## Extract
* * *
10.4. Cluster Daemon crashes
RGManager has a watchdog process that reboots the host if the main
rgmanager
process fails unexpectedly. This causes the cluster node to get fenced and rgmanager
to recover the service on another host. When the watchdog daemon detects that the main rgmanager
process has crashed then it will reboot the cluster node, and the active cluster nodes will detect that the cluster node has left and evict it from the cluster.
The lower number process ID (PID) is the watchdog process that takes action if its child (the process with the higher PID number) crashes. Capturing the core of the process with the higher PID number using
gcore
can aid in troubleshooting a crashed daemon.
Install the packages that are required to capture and view the core, and ensure that both the
rgmanager
and rgmanager-debuginfo
are the same version or the captured application core might be unusable.
$ yum -y --enablerepo=rhel-debuginfo install gdb rgmanager-debuginfo
10.4.1. Capturing the rgmanager
Core at Runtime
There are two
rgmanager
processes that are running as it is started. You must capture the core for the rgmanager
process with the higher PID.
The following is an example output from the
ps
command showing two processes for rgmanager
.
* * *
## Material
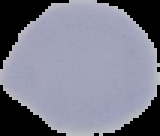 Image is 160×136 pixels. The area outside the segmented cell region is set to black. From a thin blood smear. Malaria status: uninfected.Classify this cell by malaria status.
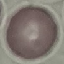

Uninfected.

Giemsa-stained preparation. Thin blood smear. Cell patch, automatically extracted from a larger field of view and resized to 64 × 64 pixels. Acquired by smartphone through the microscope eyepiece.Assess this cell for malaria.
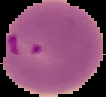

It is parasitized.

Summary:
  - Preparation: thin blood smear
  - Image type: cell region segmented out of the field of view; surrounding area masked to black
  - Image size: 106×97 pixels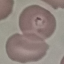
Result: malaria parasites identified. Thin smear of blood. Acquired by smartphone through the microscope eyepiece. Cell patch, automatically extracted from a larger field of view and resized to 64 × 64 pixels. Giemsa stain.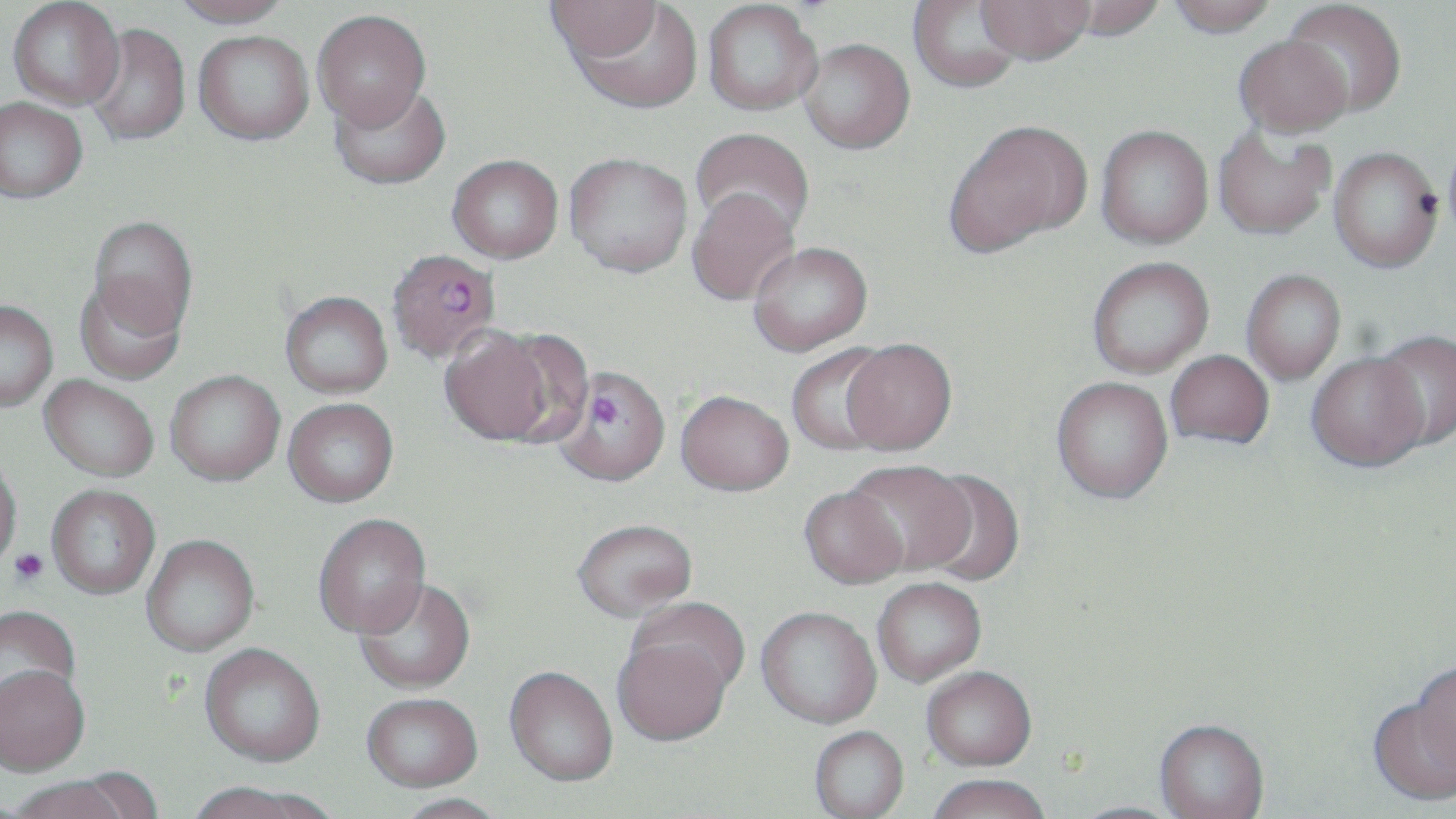
Approximate bounding boxes as (x1, y1, x2, y2) in pixels. Uninfected red blood cell locations: (170, 0, 294, 28), (908, 0, 1024, 93), (975, 0, 1094, 65), (1056, 0, 1169, 42), (1166, 0, 1280, 37), (1284, 0, 1407, 117), (8, 1, 124, 110), (545, 1, 662, 62), (702, 1, 822, 115), (567, 2, 704, 114), (312, 10, 431, 130), (84, 24, 190, 146), (193, 30, 314, 145), (1233, 34, 1354, 138), (797, 38, 914, 154), (328, 79, 451, 191), (0, 97, 87, 203), (945, 118, 1090, 255), (1096, 125, 1213, 248), (1213, 125, 1335, 241), (690, 128, 814, 241), (1329, 147, 1443, 272), (564, 152, 693, 277), (447, 155, 563, 263), (687, 187, 800, 306), (87, 215, 198, 341), (747, 241, 873, 356), (1087, 257, 1214, 378), (1242, 269, 1346, 384), (75, 274, 186, 384), (280, 290, 392, 398), (0, 300, 58, 411), (439, 327, 562, 447), (1373, 330, 1456, 452), (840, 340, 957, 457), (785, 345, 895, 456), (1166, 351, 1274, 450), (1306, 353, 1429, 472), (165, 370, 285, 486), (39, 375, 159, 481), (1051, 379, 1174, 507), (675, 392, 794, 500), (282, 398, 399, 508), (0, 451, 23, 570), (844, 463, 975, 579), (918, 471, 1024, 588), (46, 485, 161, 599), (798, 489, 908, 593), (313, 514, 432, 641), (572, 523, 698, 625), (141, 535, 259, 658), (354, 580, 477, 696), (873, 580, 986, 689), (626, 598, 750, 704), (0, 607, 83, 720), (756, 609, 882, 731), (613, 631, 735, 751), (199, 647, 325, 771), (1411, 664, 1456, 781), (0, 669, 90, 780), (504, 670, 618, 789), (921, 670, 1037, 775), (361, 697, 483, 796), (1367, 698, 1456, 807), (1154, 722, 1269, 819), (809, 728, 910, 819), (68, 767, 166, 819), (926, 778, 1050, 819), (7, 780, 133, 819), (184, 785, 329, 819), (395, 797, 508, 819), (1067, 802, 1186, 819). Plasmodium falciparum-infected red blood cell locations: (386, 248, 501, 363), (554, 369, 671, 491). Platelet locations: (9, 548, 49, 585). Slide-level diagnosis: Plasmodium falciparum. Thin blood film. Image is 1456×819 pixels. Light microscopy. One field of a larger specimen. May-Grünwald-Giemsa stain. Captured at 1000x magnification.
* * *
## Actions to take
1/ According to the section on cluster daemon crashes, which of the two rgmanager processes is the watchdog process?
2/ In the section on cluster daemon crashes, list every argument that follows yum in the install command.
3/ Reproduce everything in the section on cluster daemon crashes from "10.4. Cluster Daemon" down to "might be unusable.".

## Results in order
1/ The process with the lower process ID (PID) is the watchdog process.

2/
-y
--enablerepo=rhel-debuginfo
install
gdb
rgmanager-debuginfo

3/
10.4. Cluster Daemon crashes
RGManager has a watchdog process that reboots the host if the main
rgmanager
process fails unexpectedly. This causes the cluster node to get fenced and rgmanager
to recover the service on another host. When the watchdog daemon detects that the main rgmanager
process has crashed then it will reboot the cluster node, and the active cluster nodes will detect that the cluster node has left and evict it from the cluster.
The lower number process ID (PID) is the watchdog process that takes action if its child (the process with the higher PID number) crashes. Capturing the core of the process with the higher PID number using
gcore
can aid in troubleshooting a crashed daemon.
Install the packages that are required to capture and view the core, and ensure that both the
rgmanager
and rgmanager-debuginfo
are the same version or the captured application core might be unusable.